What Is 30% Coinsurance and How Does It Work?

A 30% coinsurance means you pay 30% of the allowed cost for a covered medical service, and your insurance company pays the remaining 70%. This cost-sharing only kicks in after you’ve met your annual deductible, and it continues until you hit your plan’s out-of-pocket maximum for the year.

How 30% Coinsurance Works in Practice

Coinsurance is always calculated on the “allowed amount,” which is the price your insurance company has negotiated with the provider for a given service. If you have 30% coinsurance and receive a treatment with an allowed amount of $1,000, you owe $300 and your insurer covers $700. For a $5,000 surgery, your share would be $1,500.

The key detail many people miss: coinsurance doesn’t apply to every dollar you spend. It only starts after you’ve paid your full annual deductible. So if your deductible is $2,000, you’re paying 100% of covered costs until you’ve spent that $2,000. After that threshold, your 30/70 split begins.

The sequence looks like this for a plan year:

  • First: You pay the full allowed amount for services until your deductible is met.
  • Then: You pay 30% coinsurance on each covered service; your insurer pays 70%.
  • Finally: Once your total spending (deductible plus coinsurance plus copays) reaches your out-of-pocket maximum, your insurer covers 100% of covered care for the rest of the year.

Where 30% Coinsurance Is Common

On the ACA Marketplace, 30% coinsurance aligns with Silver-tier plans, where the plan covers roughly 70% of costs and you cover 30%. Bronze plans have you paying even more (around 40%), while Gold and Platinum plans reduce your share to about 20% and 10%, respectively. Silver plans tend to have moderate deductibles and are the most popular tier for people who qualify for cost-sharing reductions.

A 30% rate also frequently shows up as the out-of-network coinsurance on employer-sponsored plans. Many workplace plans charge a low coinsurance (like 10%) or a flat copay for in-network care, then jump to 30% coinsurance for out-of-network providers. In one typical example from a state employee plan, an in-network specialist visit costs a $25 copay, while the same visit out-of-network costs 30% of the bill after the deductible. That difference adds up fast for expensive procedures.

Medicare Part B, by comparison, uses a standard 20% coinsurance for most outpatient services. So 30% is higher than what Medicare beneficiaries pay, but lower than what you’d owe on a Bronze-level Marketplace plan.

Coinsurance vs. Copays

A copay is a flat fee: $30 for a doctor visit, $15 for a generic prescription. You know the number before you walk in. Coinsurance is a percentage, so your actual cost depends on how expensive the service is. A 30% coinsurance on a $200 lab panel is $60, but 30% on a $20,000 hospital stay is $6,000.

Plans often use copays for routine, predictable services (primary care visits, prescriptions) and coinsurance for bigger-ticket items like surgeries, imaging, or hospital stays. Some plans blend both. You might pay a $50 copay to see a specialist but 30% coinsurance for the MRI they order.

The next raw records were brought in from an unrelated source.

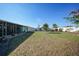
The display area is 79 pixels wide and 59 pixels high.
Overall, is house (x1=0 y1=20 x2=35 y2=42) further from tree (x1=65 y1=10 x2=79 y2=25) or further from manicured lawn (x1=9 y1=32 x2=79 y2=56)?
tree (x1=65 y1=10 x2=79 y2=25)

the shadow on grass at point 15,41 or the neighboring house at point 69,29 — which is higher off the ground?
the neighboring house at point 69,29

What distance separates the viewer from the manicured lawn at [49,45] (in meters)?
5.15

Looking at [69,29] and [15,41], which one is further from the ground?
[69,29]

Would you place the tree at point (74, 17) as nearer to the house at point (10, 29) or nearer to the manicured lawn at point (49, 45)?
the manicured lawn at point (49, 45)

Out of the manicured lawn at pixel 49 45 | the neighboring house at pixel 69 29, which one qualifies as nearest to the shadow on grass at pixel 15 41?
the manicured lawn at pixel 49 45

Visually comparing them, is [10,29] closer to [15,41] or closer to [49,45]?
[15,41]

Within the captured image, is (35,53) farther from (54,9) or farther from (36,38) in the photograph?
(54,9)

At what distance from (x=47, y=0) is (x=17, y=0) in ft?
1.41

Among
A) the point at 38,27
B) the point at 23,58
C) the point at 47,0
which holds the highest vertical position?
the point at 47,0

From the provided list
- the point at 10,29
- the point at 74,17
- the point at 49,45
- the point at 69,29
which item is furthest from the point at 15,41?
the point at 74,17

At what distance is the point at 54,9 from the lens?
16.9 feet

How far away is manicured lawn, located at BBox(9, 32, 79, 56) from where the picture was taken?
515 cm

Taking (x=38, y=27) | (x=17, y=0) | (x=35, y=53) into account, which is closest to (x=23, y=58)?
(x=35, y=53)

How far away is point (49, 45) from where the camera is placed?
518 cm
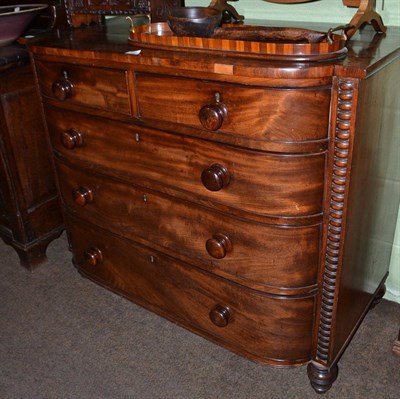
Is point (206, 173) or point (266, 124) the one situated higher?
point (266, 124)

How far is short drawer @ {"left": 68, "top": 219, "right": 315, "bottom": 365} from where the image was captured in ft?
4.75

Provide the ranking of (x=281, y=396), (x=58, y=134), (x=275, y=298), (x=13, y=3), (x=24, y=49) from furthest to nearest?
(x=13, y=3), (x=24, y=49), (x=58, y=134), (x=281, y=396), (x=275, y=298)

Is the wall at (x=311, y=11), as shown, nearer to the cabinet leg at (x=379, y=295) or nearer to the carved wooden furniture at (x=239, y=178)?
the carved wooden furniture at (x=239, y=178)

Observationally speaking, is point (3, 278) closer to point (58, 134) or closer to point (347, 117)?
point (58, 134)

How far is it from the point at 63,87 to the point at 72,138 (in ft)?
0.59

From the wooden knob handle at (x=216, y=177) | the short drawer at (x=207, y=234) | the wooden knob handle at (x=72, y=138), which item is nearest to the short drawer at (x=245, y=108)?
the wooden knob handle at (x=216, y=177)

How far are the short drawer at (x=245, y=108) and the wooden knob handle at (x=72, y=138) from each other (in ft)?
1.34

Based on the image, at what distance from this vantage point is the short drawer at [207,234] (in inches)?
52.2

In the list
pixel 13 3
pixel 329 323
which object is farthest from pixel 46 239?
pixel 329 323

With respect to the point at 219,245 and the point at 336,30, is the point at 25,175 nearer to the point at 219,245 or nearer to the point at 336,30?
the point at 219,245

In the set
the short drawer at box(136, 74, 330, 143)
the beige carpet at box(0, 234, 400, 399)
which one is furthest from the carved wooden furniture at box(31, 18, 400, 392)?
the beige carpet at box(0, 234, 400, 399)

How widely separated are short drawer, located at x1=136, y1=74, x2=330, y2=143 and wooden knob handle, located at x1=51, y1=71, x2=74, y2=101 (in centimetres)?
32

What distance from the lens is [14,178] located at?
79.5 inches

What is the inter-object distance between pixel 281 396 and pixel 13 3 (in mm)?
2073
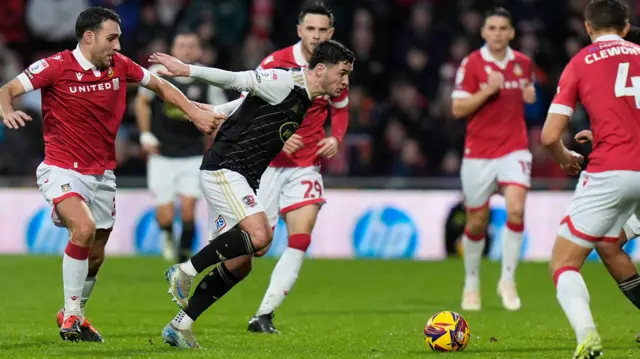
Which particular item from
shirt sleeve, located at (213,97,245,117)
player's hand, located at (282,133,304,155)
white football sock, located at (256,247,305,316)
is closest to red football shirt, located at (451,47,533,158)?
player's hand, located at (282,133,304,155)

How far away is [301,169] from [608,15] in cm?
353

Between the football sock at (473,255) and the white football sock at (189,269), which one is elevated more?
the white football sock at (189,269)

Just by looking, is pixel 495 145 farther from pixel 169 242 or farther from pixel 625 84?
pixel 169 242

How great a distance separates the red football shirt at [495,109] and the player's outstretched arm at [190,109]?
384 centimetres

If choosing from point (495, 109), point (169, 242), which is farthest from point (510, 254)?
point (169, 242)

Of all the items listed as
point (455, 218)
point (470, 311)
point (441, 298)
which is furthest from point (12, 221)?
point (470, 311)

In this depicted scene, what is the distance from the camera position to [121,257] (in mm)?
18406

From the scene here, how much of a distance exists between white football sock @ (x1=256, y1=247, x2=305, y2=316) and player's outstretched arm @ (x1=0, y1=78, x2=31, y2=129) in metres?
2.53

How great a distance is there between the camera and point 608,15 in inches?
294

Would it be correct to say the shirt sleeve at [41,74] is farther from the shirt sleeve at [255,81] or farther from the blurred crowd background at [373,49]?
the blurred crowd background at [373,49]

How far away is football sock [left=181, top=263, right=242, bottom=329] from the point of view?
832 cm

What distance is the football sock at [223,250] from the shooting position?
820cm

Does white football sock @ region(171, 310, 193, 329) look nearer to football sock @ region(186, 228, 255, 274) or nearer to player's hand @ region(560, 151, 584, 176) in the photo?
football sock @ region(186, 228, 255, 274)

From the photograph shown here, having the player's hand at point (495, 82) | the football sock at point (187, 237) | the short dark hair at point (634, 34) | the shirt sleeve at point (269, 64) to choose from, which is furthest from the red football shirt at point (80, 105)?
the football sock at point (187, 237)
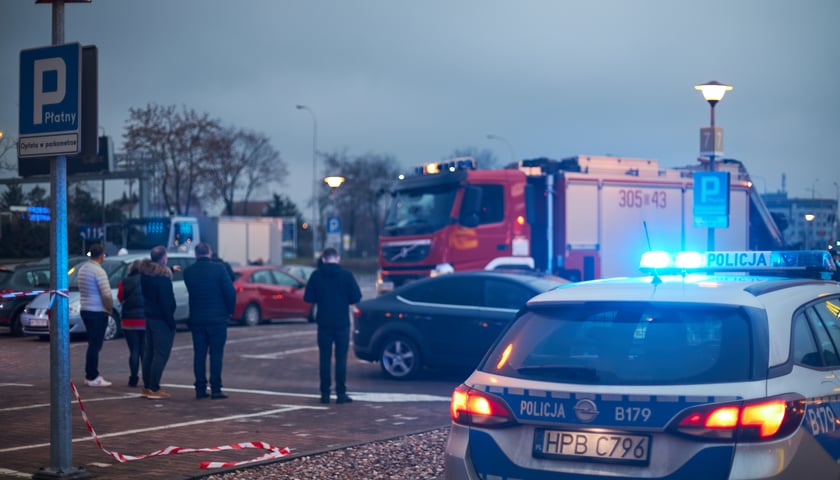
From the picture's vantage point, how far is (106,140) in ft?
28.3

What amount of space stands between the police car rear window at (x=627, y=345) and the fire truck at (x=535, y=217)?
43.7 feet

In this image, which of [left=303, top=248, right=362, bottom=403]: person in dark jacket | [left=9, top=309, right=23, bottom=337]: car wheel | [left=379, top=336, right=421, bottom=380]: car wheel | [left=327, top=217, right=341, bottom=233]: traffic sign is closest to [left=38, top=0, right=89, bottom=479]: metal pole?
[left=303, top=248, right=362, bottom=403]: person in dark jacket

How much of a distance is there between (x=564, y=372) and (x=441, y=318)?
9671mm

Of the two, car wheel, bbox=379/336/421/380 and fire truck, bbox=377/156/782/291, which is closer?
car wheel, bbox=379/336/421/380

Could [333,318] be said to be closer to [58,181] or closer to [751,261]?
[58,181]

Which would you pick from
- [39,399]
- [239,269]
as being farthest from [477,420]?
[239,269]

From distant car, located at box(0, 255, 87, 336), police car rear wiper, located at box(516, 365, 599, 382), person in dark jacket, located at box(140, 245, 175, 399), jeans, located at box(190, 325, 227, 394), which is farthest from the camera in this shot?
distant car, located at box(0, 255, 87, 336)

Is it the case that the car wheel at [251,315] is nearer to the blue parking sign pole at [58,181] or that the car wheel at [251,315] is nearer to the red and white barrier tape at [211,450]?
the red and white barrier tape at [211,450]

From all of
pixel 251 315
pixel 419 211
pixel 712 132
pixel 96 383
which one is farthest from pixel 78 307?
pixel 712 132

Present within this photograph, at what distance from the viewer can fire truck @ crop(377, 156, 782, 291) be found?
18.9 metres

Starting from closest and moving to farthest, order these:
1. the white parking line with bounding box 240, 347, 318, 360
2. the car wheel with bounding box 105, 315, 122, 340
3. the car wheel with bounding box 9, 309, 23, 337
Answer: the white parking line with bounding box 240, 347, 318, 360
the car wheel with bounding box 105, 315, 122, 340
the car wheel with bounding box 9, 309, 23, 337

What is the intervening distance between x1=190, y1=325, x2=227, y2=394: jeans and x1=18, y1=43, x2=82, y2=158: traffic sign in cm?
521

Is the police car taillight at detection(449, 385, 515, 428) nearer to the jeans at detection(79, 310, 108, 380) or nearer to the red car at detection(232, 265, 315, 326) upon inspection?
the jeans at detection(79, 310, 108, 380)

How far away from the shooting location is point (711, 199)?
18.3m
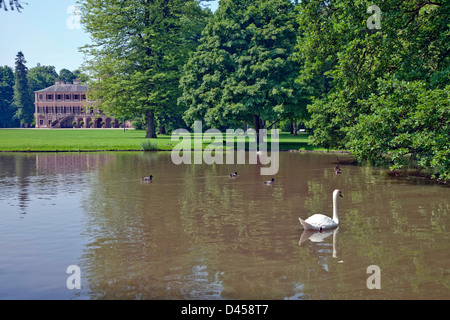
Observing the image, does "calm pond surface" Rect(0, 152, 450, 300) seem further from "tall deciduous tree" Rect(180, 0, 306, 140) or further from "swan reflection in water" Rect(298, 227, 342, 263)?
"tall deciduous tree" Rect(180, 0, 306, 140)

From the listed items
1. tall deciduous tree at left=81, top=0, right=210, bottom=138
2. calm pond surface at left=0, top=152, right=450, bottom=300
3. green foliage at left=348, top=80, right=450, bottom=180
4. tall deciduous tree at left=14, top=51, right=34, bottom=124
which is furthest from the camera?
tall deciduous tree at left=14, top=51, right=34, bottom=124

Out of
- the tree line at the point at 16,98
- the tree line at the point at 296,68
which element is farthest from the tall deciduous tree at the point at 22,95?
the tree line at the point at 296,68

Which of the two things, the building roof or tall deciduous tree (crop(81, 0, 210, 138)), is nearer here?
tall deciduous tree (crop(81, 0, 210, 138))

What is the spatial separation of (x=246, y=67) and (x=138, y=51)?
23.1 metres

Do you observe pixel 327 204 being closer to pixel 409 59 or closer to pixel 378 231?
pixel 378 231

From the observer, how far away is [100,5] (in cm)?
6450

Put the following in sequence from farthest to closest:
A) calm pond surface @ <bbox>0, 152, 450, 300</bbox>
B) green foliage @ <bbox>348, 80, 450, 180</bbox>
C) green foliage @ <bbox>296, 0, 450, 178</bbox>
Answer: green foliage @ <bbox>296, 0, 450, 178</bbox> < green foliage @ <bbox>348, 80, 450, 180</bbox> < calm pond surface @ <bbox>0, 152, 450, 300</bbox>

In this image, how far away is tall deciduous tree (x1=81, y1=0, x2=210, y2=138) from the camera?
2512 inches

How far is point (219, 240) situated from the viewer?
1306 centimetres

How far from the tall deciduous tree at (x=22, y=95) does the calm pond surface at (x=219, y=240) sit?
14805cm

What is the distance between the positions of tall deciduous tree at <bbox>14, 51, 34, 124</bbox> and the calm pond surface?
148 meters

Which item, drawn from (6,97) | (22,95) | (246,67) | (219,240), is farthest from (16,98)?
(219,240)

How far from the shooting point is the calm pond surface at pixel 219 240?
375 inches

Your Out-of-Pocket Maximum Caps the Damage

Thirty percent of a major medical bill can be a serious number. A $50,000 hospitalization at 30% coinsurance would theoretically cost you $15,000. In practice, you’re protected by your plan’s out-of-pocket maximum, which is the most you can spend on covered in-network care in a single year. Once your deductible payments, coinsurance, and copays add up to that limit, your insurer pays 100% for the rest of the plan year.

For 2026 Marketplace plans, the out-of-pocket maximum can’t exceed $10,600 for an individual or $21,200 for a family. Your specific plan’s limit may be lower than that ceiling. This is the single most important number to check when you’re evaluating a plan with 30% coinsurance, because it determines your true worst-case scenario in a high-cost year.

What 30% Coinsurance Actually Costs You

The real financial impact depends on what kind of care you use. For someone who rarely sees a doctor beyond an annual checkup (which is covered at 100% with no coinsurance for preventive care), the 30% rate may never matter. For someone managing a chronic condition or facing a planned surgery, it matters a lot.

Consider a year where you need $15,000 in medical care after meeting a $2,000 deductible. At 30% coinsurance, your share of that $15,000 is $4,500, bringing your total out-of-pocket spending to $6,500. If your plan’s out-of-pocket maximum is $8,000, you’d pay the full $6,500. But if the bills kept climbing, you’d stop at $8,000 no matter what.

Plans with higher coinsurance rates like 30% typically come with lower monthly premiums. That tradeoff works well if you’re generally healthy and want to minimize what you pay each month. It’s a riskier bet if you expect significant medical expenses, since you’re trading lower premiums for higher costs at the point of care.